Le premier signe que quelque chose n’allait pas chez Curtis Warfield est survenu en 2005, lorsqu’un test de laboratoire a détecté des protéines dans son urine lors d’un examen de routine. En 2012, Warfield a reçu un diagnostic de maladie rénale de stade 3. Deux ans plus tard, il a commencé la dialyse.
«Lorsque vous recevez un diagnostic, vous êtes assis là, un peu comme un cerf dans les phares. Vous ne savez pas ce qui se passe. Vous ne savez pas ce qui va suivre », a déclaré Warfield. « Tout ce que vous savez, c’est que vous souffrez de cette maladie. »
Warfield, un homme noir, avait 52 ans, était en bonne santé et n’avait aucun antécédent familial de maladie rénale. Alors que son état s’aggravait et qu’il étudiait les options de traitement, il a été victime d’une forme de racisme sans le savoir : une équation mathématique qui tenait compte de sa race lorsqu’elle estimait sa fonction rénale.

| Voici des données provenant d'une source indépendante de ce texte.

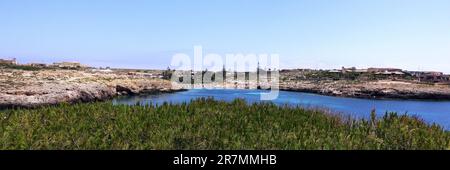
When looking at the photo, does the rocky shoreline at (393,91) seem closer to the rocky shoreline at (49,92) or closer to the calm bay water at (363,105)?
the calm bay water at (363,105)

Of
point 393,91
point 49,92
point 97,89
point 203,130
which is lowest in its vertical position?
point 393,91

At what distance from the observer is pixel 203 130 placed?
560 inches

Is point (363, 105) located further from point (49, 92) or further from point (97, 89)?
point (49, 92)

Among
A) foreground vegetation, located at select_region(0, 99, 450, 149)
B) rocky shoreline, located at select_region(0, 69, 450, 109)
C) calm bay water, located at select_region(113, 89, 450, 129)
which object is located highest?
foreground vegetation, located at select_region(0, 99, 450, 149)

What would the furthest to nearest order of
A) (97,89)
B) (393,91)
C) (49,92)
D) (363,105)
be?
(393,91), (363,105), (97,89), (49,92)

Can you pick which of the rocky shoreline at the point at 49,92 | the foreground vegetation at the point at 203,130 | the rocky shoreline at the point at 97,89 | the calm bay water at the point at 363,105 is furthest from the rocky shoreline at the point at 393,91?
the foreground vegetation at the point at 203,130

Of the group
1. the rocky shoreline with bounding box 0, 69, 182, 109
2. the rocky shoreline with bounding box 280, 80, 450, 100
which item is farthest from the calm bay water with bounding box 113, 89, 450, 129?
the rocky shoreline with bounding box 280, 80, 450, 100

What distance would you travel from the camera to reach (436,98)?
9669cm

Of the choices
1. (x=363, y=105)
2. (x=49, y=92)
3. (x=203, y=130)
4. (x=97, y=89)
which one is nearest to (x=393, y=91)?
(x=363, y=105)

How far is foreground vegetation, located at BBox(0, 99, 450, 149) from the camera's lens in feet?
41.1

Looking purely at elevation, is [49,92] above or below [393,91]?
above

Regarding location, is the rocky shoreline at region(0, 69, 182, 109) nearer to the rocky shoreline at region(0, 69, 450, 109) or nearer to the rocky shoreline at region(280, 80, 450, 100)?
the rocky shoreline at region(0, 69, 450, 109)

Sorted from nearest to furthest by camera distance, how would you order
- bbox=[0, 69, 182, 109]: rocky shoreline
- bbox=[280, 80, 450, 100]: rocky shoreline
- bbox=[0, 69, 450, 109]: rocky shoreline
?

Cette équation, appelée débit de filtration glomérulaire estimé ou DFGe, est une variable importante qui aide à dicter le traitement pour environ 37 millions de personnes atteintes d’une maladie rénale à travers le pays. L’équation eGFR estime dans quelle mesure les reins d’une personne filtrent le sang, en tenant compte de l’âge, du sexe et des niveaux de créatinine d’une personne, un déchet naturellement produit par le corps humain et éliminé par les reins. Mais cela implique depuis longtemps une variable controversée : la race.
Si une personne s’identifie comme noire, l’équation ajuste son score et l’augmente. Aucune autre race n’est prise en compte dans l’équation. En conséquence, les Noirs ont des scores eGFR plus élevés que les personnes des autres races. Ces scores, qui évaluent le fonctionnement des reins, influencent les recommandations thérapeutiques des médecins. Plus le score est bas, plus un patient a de chances de commencer une dialyse, voire de recevoir une greffe de rein.
À mesure que les disparités auxquelles sont confrontés les Noirs atteints d’une maladie rénale sont de plus en plus étudiées, le DFGe fondé sur la race a été de plus en plus remis en question par les néphrologues, les organisations de premier plan spécialisées dans les maladies rénales et, surtout, par les étudiants en médecine qui ont interrogé leurs enseignants sur la base biologique permettant de différencier les deux. Les Noirs et les non-Noirs.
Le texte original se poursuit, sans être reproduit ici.